1. A heating device comprising:

a rotator;

a heater including: a base; and a plurality of heat generators being arranged on the base and including neighboring heat generators,

the heater having a gap area between the neighboring heat generators;

a heater holder; and

a first high thermal conduction member facing the gap area and having a higher thermal conductivity than the base.

2. The heating device according to claim 1,

wherein the first high thermal conduction member faces at least a part of each of the neighboring heat generators.

3. The heating device according to claim 1, further comprising

a plurality of first high thermal conduction members including the first high thermal conduction member,

wherein the heater includes a plurality of gap areas, and

wherein the plurality of first high thermal conduction members face the plurality of gap areas, respectively.

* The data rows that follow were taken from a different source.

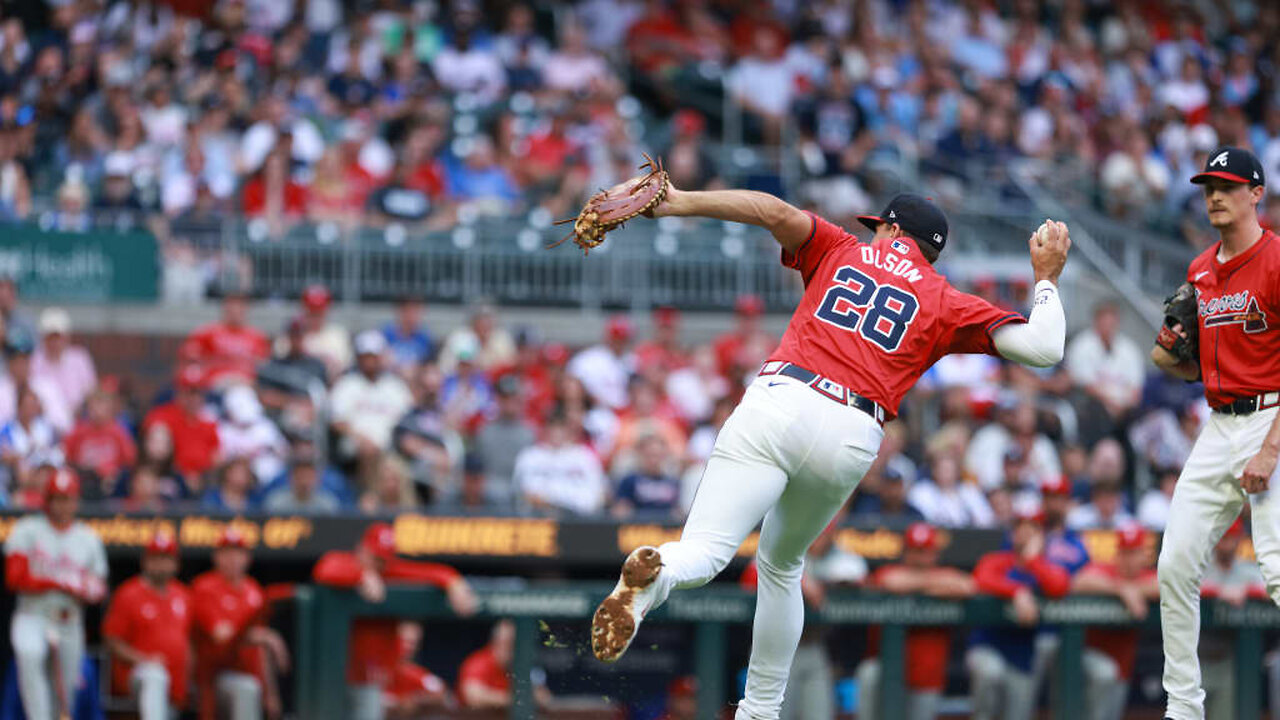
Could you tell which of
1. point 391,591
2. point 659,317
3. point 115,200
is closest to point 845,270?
point 391,591

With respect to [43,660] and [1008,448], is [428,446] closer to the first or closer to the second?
[43,660]

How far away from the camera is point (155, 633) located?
33.0 ft

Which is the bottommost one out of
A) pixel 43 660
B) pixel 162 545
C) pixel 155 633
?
pixel 43 660

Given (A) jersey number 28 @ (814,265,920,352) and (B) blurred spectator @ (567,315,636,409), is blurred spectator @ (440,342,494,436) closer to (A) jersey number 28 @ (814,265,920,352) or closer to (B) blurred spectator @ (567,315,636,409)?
(B) blurred spectator @ (567,315,636,409)

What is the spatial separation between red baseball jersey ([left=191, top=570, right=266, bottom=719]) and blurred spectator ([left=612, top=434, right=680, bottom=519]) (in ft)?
8.24

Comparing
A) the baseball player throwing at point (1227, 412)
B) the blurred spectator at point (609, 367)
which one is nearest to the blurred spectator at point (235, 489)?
the blurred spectator at point (609, 367)

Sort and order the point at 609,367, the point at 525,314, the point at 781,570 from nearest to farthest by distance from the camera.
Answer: the point at 781,570
the point at 609,367
the point at 525,314

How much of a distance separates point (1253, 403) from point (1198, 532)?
1.79 feet

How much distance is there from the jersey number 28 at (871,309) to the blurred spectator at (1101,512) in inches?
219

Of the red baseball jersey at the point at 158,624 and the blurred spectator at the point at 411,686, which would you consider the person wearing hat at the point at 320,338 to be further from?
the blurred spectator at the point at 411,686

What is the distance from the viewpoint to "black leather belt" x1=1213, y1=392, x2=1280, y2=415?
6.78 metres

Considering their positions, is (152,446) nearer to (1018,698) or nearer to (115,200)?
(115,200)

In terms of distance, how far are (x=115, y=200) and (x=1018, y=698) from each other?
804 centimetres

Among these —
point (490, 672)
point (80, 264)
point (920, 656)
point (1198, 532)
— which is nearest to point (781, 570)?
point (1198, 532)
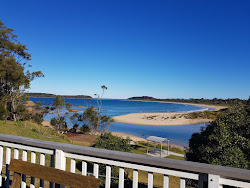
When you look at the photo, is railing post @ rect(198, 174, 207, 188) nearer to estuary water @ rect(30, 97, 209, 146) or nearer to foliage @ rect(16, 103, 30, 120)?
estuary water @ rect(30, 97, 209, 146)

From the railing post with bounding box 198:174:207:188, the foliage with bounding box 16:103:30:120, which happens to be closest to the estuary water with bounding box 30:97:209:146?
the foliage with bounding box 16:103:30:120

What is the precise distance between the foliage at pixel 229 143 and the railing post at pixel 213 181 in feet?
14.0

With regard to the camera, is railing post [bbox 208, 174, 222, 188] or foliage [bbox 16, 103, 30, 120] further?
foliage [bbox 16, 103, 30, 120]

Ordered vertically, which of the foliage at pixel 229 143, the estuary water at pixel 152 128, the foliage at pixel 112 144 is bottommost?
the estuary water at pixel 152 128

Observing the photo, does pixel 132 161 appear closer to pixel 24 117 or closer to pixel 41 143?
pixel 41 143

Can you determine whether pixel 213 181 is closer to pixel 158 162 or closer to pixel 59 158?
pixel 158 162

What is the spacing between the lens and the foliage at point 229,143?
190 inches

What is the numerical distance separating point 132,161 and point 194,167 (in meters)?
0.45

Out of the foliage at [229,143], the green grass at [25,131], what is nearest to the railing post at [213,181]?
the foliage at [229,143]

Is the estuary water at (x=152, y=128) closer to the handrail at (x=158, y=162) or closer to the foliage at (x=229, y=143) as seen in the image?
the foliage at (x=229, y=143)

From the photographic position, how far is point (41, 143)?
6.03ft

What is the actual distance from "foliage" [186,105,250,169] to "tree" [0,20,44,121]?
19359 mm

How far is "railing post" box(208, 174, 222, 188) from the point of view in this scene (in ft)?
3.97

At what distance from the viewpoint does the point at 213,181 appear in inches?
48.2
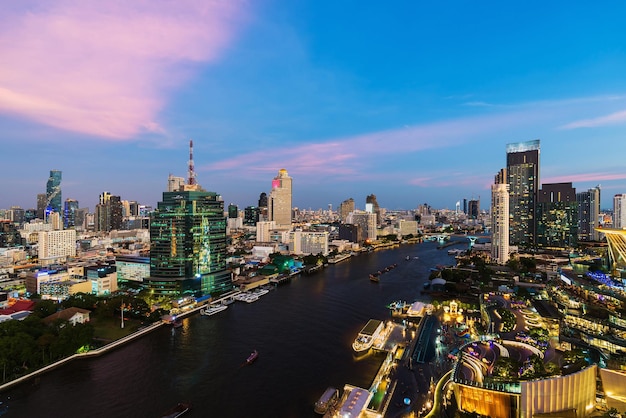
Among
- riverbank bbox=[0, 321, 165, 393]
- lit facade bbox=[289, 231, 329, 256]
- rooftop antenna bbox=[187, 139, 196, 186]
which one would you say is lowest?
riverbank bbox=[0, 321, 165, 393]

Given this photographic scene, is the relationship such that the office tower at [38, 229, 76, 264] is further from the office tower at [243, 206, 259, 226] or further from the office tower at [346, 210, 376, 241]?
the office tower at [243, 206, 259, 226]

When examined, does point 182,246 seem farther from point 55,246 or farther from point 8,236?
point 8,236

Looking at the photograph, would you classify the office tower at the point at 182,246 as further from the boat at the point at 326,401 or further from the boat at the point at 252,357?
the boat at the point at 326,401

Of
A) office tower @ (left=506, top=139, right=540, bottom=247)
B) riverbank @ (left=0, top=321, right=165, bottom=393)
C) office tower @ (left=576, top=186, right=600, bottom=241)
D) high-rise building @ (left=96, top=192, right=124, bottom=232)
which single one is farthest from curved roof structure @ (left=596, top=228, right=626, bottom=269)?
high-rise building @ (left=96, top=192, right=124, bottom=232)

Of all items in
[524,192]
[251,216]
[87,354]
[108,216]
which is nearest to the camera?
[87,354]

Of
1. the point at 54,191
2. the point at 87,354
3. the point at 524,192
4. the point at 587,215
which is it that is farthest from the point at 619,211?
the point at 54,191

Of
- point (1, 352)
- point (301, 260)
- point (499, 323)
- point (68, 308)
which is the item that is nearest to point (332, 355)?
point (499, 323)
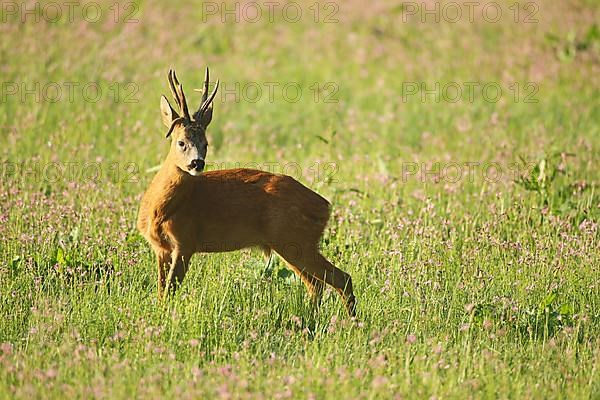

4. The heating device according to claim 1, further comprising

a second high thermal conduction member disposed between the heater holder and the first high thermal conduction member,

wherein the second high thermal conduction member faces the gap area and has a higher thermal conductivity than the base, and

wherein the second high thermal conduction member has a higher thermal conductivity in an arrangement direction of the plurality of heat generators than a thermal conductivity in a thickness direction of the second high thermal conduction member.

5. The heating device according to claim 4,

wherein the second high thermal conduction member is a graphite sheet.

6. The heating device according to claim 1, further comprising

a thermal insulation layer between the heater holder and the first high thermal conduction member,

wherein at least a part of the thermal insulation layer faces the plurality of heat generators in a direction along a surface of the base and a direction intersecting an arrangement direction of the plurality of heat generators.

7. The heating device according to claim 1,

wherein the first high thermal conduction member faces an entire area of the plurality of heat generators in an arrangement direction of the plurality of heat generators.

8. The heating device according to claim 1,

wherein the first high thermal conduction member is made of metal.

9. The heating device according to claim 8,

wherein the first high thermal conduction member is made of aluminum.

10. The heating device according to claim 1,

wherein the base is made of stainless steel.

11. The heating device according to claim 1,

wherein the heater holder has an arrangement direction regulator configured to restrict a movement of the first high thermal conduction member in an arrangement direction of the plurality of heat generators.

12. The heating device according to claim 1,

wherein the plurality of heat generators is a plurality of resistive heat generators having a positive temperature coefficient (PTC) characteristic.

13. A fixing device comprising the heating device according to claim 1.

14. An image forming apparatus comprising the fixing device according to claim 13.